## Prompt
Return verbatim the lines of the listing that start with the line containing "What is the sequence of" and go on through the line containing "the white baseboard at (x=184, y=216) →", including both of those lines and nothing else.

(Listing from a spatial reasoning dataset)

◇ ◇ ◇ ◇ ◇ ◇ ◇

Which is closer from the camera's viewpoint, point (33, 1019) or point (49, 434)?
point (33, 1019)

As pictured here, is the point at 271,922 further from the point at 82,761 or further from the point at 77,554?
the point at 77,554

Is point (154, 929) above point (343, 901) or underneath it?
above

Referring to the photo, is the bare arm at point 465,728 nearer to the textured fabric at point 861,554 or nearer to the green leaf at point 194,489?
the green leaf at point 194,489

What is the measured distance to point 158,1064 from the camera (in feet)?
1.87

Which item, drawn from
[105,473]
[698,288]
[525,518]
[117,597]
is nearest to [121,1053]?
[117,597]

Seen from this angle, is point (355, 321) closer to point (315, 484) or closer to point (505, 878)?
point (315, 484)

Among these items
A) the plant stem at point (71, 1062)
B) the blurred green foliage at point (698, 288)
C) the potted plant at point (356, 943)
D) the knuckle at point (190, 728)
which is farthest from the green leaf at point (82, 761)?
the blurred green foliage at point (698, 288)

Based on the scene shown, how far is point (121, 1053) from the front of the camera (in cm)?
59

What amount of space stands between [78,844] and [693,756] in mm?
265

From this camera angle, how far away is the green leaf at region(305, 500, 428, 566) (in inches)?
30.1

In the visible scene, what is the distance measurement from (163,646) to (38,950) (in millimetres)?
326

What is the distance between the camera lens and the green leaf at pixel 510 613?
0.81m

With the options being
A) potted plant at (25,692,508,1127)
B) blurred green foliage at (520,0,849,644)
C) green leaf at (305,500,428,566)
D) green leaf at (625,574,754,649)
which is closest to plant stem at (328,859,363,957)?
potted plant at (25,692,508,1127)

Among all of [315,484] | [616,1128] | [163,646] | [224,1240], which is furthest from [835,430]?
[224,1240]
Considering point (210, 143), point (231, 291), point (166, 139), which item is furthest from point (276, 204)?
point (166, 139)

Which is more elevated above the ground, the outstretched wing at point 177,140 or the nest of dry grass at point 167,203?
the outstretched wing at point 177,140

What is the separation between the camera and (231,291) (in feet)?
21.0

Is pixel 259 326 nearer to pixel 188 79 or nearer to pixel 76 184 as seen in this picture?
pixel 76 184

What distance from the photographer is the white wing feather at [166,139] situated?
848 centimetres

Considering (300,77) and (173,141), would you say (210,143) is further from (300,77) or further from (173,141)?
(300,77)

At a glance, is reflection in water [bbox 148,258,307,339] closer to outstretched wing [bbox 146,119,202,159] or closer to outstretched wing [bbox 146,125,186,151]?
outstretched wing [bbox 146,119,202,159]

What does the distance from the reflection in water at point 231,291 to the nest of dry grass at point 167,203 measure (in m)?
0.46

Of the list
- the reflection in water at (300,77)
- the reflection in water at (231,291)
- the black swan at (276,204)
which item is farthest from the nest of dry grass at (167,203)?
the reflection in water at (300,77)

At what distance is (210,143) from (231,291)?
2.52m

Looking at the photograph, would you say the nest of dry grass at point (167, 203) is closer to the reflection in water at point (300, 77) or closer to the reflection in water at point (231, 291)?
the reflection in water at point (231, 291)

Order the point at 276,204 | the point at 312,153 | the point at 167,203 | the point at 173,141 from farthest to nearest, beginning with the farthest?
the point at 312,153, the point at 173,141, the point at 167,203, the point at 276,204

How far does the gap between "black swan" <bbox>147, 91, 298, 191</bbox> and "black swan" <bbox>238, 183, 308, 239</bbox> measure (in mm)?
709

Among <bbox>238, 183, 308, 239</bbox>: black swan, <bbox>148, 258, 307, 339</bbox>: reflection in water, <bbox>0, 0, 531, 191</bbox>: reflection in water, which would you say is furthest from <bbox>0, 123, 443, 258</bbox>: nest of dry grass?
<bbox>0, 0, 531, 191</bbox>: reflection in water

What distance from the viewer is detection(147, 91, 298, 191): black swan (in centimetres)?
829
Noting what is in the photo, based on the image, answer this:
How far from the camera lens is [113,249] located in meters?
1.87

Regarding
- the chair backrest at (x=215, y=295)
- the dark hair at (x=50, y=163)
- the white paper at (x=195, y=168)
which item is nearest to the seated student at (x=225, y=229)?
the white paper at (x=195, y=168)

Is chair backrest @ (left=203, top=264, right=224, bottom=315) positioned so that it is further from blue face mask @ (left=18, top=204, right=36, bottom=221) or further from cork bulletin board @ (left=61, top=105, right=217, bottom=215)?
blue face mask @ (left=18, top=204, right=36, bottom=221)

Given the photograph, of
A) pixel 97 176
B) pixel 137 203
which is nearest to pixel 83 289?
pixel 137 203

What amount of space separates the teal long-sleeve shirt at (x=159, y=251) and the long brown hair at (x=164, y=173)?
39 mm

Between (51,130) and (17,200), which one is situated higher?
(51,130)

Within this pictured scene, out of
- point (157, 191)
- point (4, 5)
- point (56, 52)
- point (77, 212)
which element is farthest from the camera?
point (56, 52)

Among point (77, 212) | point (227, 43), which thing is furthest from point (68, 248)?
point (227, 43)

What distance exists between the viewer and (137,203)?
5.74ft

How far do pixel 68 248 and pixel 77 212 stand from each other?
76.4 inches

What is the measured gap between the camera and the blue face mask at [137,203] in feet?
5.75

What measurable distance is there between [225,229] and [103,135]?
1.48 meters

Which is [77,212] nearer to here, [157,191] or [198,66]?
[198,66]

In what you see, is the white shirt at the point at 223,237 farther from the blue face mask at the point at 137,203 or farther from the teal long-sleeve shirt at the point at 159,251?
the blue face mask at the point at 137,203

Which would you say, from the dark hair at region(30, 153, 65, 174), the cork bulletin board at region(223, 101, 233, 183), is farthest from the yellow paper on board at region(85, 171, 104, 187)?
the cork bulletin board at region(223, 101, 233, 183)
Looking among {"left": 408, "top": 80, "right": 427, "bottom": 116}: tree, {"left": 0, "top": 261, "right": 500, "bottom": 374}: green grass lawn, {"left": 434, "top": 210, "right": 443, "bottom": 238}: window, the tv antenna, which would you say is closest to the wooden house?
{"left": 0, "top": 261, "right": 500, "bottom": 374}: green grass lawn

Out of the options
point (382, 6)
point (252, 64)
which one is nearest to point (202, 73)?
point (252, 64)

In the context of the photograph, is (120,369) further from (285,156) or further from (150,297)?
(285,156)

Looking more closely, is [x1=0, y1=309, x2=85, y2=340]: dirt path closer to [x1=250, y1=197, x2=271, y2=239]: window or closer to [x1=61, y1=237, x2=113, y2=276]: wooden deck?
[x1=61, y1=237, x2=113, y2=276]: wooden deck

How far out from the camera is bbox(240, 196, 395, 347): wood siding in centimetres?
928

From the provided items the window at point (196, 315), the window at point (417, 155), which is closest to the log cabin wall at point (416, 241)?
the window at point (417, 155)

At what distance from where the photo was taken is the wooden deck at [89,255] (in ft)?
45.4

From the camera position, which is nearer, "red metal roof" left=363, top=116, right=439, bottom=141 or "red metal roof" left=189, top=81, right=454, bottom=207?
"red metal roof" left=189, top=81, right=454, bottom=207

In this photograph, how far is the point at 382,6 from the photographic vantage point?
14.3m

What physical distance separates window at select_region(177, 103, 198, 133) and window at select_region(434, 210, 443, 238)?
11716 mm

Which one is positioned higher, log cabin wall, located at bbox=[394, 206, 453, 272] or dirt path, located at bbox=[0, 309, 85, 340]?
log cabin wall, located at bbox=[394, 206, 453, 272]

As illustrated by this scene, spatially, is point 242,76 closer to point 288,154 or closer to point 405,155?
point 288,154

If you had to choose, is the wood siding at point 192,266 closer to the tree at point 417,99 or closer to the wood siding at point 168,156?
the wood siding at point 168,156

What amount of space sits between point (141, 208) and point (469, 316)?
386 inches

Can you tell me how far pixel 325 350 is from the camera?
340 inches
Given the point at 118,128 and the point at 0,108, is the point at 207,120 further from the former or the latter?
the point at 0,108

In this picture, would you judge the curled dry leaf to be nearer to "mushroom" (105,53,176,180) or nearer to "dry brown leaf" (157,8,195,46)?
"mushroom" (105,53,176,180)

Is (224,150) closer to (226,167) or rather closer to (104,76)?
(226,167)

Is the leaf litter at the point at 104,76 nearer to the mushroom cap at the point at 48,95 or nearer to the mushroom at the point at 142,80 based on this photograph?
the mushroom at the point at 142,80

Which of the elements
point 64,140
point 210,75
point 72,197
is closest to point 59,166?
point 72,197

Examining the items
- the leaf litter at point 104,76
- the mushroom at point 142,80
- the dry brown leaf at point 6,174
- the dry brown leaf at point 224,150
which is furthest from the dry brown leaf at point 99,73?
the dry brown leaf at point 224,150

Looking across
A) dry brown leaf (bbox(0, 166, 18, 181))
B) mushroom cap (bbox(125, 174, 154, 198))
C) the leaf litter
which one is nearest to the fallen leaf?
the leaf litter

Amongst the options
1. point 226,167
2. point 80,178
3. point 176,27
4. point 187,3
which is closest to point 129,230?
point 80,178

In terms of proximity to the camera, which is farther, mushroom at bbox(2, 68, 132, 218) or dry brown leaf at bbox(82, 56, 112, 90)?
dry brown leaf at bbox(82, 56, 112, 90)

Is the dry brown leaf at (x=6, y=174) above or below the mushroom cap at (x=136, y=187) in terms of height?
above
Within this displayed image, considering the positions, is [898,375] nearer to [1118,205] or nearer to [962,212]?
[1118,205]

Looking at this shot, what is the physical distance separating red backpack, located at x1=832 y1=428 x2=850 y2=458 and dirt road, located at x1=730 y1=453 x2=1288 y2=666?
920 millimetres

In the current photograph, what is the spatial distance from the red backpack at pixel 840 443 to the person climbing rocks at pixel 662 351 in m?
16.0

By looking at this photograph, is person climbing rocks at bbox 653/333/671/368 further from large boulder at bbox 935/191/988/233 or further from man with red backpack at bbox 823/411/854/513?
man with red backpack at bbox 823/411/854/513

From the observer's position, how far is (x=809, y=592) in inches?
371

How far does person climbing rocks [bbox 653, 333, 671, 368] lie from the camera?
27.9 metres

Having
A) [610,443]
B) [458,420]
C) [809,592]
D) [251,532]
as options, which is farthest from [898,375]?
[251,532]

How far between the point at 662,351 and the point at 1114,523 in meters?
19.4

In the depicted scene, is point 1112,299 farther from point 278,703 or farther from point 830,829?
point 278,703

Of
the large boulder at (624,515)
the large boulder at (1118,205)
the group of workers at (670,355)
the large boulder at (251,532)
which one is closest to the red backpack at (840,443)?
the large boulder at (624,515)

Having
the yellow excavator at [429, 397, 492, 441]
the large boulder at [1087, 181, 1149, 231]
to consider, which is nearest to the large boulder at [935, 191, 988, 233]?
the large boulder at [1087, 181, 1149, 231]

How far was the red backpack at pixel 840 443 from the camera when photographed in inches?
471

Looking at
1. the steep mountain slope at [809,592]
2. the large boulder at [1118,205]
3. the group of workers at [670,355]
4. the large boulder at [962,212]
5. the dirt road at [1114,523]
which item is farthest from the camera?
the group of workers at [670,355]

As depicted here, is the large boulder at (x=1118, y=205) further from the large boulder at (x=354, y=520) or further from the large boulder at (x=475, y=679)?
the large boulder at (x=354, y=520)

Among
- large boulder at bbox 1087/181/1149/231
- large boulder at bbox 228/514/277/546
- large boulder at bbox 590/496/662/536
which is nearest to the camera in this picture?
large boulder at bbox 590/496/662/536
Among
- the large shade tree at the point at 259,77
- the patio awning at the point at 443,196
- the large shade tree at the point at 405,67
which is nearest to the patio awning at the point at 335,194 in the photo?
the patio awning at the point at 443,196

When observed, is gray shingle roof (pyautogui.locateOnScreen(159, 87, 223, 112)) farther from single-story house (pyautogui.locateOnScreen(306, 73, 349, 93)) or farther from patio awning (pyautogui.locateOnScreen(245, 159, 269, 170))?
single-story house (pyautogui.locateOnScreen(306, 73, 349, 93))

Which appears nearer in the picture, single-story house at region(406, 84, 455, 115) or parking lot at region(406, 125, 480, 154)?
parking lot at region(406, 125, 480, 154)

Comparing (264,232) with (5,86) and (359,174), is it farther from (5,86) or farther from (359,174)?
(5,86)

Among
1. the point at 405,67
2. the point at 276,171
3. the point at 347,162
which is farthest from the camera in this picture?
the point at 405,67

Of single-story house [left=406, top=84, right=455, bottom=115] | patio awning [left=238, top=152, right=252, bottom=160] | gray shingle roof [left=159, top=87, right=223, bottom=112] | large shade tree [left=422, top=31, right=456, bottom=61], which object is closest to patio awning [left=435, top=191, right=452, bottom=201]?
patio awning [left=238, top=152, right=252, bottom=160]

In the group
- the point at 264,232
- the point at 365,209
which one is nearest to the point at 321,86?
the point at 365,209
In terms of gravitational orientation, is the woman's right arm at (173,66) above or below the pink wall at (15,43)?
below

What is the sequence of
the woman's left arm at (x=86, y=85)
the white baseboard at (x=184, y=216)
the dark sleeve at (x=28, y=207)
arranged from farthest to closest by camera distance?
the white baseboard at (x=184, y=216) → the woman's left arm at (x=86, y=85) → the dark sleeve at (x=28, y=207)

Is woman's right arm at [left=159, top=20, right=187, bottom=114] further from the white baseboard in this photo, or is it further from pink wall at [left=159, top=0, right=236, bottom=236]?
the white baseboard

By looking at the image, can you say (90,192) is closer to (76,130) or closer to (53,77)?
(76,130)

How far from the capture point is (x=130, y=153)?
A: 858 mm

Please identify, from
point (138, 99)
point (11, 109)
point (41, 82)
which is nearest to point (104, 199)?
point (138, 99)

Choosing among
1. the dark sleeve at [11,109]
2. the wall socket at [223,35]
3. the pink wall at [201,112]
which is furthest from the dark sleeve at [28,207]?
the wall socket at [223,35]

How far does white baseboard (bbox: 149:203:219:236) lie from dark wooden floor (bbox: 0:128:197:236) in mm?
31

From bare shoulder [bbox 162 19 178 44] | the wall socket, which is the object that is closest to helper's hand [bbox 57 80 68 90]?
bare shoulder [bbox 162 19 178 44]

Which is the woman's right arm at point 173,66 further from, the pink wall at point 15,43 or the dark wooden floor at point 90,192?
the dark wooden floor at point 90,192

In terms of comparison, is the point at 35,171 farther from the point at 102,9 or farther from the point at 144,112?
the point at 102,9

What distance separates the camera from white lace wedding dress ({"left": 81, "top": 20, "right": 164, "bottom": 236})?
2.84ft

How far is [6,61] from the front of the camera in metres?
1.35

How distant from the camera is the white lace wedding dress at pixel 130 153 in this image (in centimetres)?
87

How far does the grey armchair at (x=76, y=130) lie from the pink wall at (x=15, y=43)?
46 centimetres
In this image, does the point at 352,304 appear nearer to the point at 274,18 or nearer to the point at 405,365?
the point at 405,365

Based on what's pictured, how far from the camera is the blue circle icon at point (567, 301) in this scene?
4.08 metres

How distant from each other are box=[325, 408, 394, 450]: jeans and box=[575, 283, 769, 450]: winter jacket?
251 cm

◇ ◇ ◇ ◇ ◇ ◇ ◇

## Output of the exercise
What is the sequence of
the woman's left arm at (x=86, y=85)
the white baseboard at (x=184, y=216)
the dark sleeve at (x=28, y=207)
arranged from farthest to closest by camera distance?
the white baseboard at (x=184, y=216) → the woman's left arm at (x=86, y=85) → the dark sleeve at (x=28, y=207)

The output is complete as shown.